* **Records for the task**:

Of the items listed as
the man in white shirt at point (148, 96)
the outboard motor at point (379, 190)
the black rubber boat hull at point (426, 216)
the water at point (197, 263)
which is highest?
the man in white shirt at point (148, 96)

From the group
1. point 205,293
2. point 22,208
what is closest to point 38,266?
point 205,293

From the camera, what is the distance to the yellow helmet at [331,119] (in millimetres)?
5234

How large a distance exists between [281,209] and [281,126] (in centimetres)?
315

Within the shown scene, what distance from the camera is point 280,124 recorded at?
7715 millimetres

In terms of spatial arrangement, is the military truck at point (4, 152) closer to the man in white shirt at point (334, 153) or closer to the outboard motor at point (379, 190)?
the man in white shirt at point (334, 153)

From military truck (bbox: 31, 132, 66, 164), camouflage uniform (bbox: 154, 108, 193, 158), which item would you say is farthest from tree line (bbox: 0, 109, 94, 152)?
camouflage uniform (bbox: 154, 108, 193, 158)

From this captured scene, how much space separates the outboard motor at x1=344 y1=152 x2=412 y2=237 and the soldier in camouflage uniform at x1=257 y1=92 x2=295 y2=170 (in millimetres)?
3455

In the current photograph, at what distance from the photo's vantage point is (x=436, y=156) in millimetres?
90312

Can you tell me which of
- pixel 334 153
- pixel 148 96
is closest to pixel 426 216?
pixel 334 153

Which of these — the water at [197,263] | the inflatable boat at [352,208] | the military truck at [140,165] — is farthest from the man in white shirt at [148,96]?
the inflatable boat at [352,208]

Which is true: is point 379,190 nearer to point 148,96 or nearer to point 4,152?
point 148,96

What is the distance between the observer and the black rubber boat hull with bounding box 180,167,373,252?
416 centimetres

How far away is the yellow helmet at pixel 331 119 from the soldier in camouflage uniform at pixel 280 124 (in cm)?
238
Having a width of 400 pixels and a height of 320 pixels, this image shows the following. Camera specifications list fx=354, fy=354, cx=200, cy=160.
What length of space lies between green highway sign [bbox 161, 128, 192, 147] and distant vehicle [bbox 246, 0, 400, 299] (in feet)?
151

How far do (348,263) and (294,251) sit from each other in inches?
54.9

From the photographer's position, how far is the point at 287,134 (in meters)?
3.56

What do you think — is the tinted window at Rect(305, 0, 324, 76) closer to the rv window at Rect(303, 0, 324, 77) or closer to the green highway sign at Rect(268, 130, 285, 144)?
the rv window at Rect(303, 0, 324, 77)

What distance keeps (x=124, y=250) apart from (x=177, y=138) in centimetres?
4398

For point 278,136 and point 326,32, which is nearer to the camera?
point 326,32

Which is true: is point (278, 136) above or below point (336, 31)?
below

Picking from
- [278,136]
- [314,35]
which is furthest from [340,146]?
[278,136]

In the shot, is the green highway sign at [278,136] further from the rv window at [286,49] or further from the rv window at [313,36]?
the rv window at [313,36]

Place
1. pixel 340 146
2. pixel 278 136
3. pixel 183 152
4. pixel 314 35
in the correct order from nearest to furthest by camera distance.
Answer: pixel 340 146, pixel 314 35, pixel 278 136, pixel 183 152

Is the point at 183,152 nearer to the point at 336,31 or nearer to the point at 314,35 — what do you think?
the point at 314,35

* **To do**: Copy out every one of the records above word for word, in the order they appear.

* **Finished task**:
Of the items listed as
the man in white shirt at point (148, 96)
the outboard motor at point (379, 190)
the black rubber boat hull at point (426, 216)
the water at point (197, 263)
which is highest?
the man in white shirt at point (148, 96)

From the group
1. point 205,293
2. point 22,208
what is closest to point 38,266?
point 205,293

From the camera, what is the distance to the yellow helmet at [331,119] (in millimetres)?
5234

How large a distance exists between [281,209] and [281,126] (in centimetres)?
315

Within the shown scene, what distance from the camera is point 280,124 recorded at?
7715 millimetres

In terms of spatial arrangement, is the military truck at point (4, 152) closer to the man in white shirt at point (334, 153) or closer to the outboard motor at point (379, 190)?
the man in white shirt at point (334, 153)

From military truck (bbox: 31, 132, 66, 164), camouflage uniform (bbox: 154, 108, 193, 158), which item would you say is farthest from tree line (bbox: 0, 109, 94, 152)?
camouflage uniform (bbox: 154, 108, 193, 158)

From this captured scene, how much space separates the outboard motor at x1=344 y1=152 x2=412 y2=237 and the soldier in camouflage uniform at x1=257 y1=92 x2=295 y2=170 (in millimetres)?
3455

In the current photograph, at what distance from the photo's vantage point is (x=436, y=156) in millimetres?
90312

Can you tell me which of
- pixel 334 153
- pixel 148 96
is closest to pixel 426 216?
pixel 334 153

Which of these — the water at [197,263] | the inflatable boat at [352,208] | the military truck at [140,165] — is farthest from the man in white shirt at [148,96]?
the inflatable boat at [352,208]

Which is true: is point 379,190 nearer to point 148,96 or nearer to point 4,152?
point 148,96

What is the distance between the observer and the black rubber boat hull with bounding box 180,167,373,252?
416 centimetres

How far away is the yellow helmet at pixel 331 119 from the soldier in camouflage uniform at pixel 280 124 (in cm)?
238
Having a width of 400 pixels and a height of 320 pixels, this image shows the following. Camera specifications list fx=354, fy=354, cx=200, cy=160.
What length of space lies between green highway sign [bbox 161, 128, 192, 147] and distant vehicle [bbox 246, 0, 400, 299] (in feet)?
151

How far do (348,263) and (294,251) sit from each other in inches?
54.9

From the photographer's position, how far is the point at 287,134 (in meters)?
3.56

What do you think — is the tinted window at Rect(305, 0, 324, 76) closer to the rv window at Rect(303, 0, 324, 77) or closer to the green highway sign at Rect(268, 130, 285, 144)?
the rv window at Rect(303, 0, 324, 77)

What distance keeps (x=124, y=250) apart from (x=177, y=138) in centimetres?
4398

For point 278,136 and point 326,32, which is nearer to the camera?
point 326,32

Which is true: is point (278, 136) above or below point (336, 31)?
below

Picking from
- [278,136]
- [314,35]
which is furthest from [340,146]?
[278,136]

In the shot, is the green highway sign at [278,136] further from the rv window at [286,49] or further from the rv window at [313,36]?
the rv window at [313,36]

Place
1. pixel 340 146
2. pixel 278 136
3. pixel 183 152
4. pixel 314 35
in the correct order from nearest to furthest by camera distance.
Answer: pixel 340 146, pixel 314 35, pixel 278 136, pixel 183 152

Is the point at 183,152 nearer to the point at 336,31 or nearer to the point at 314,35 — what do you think?
the point at 314,35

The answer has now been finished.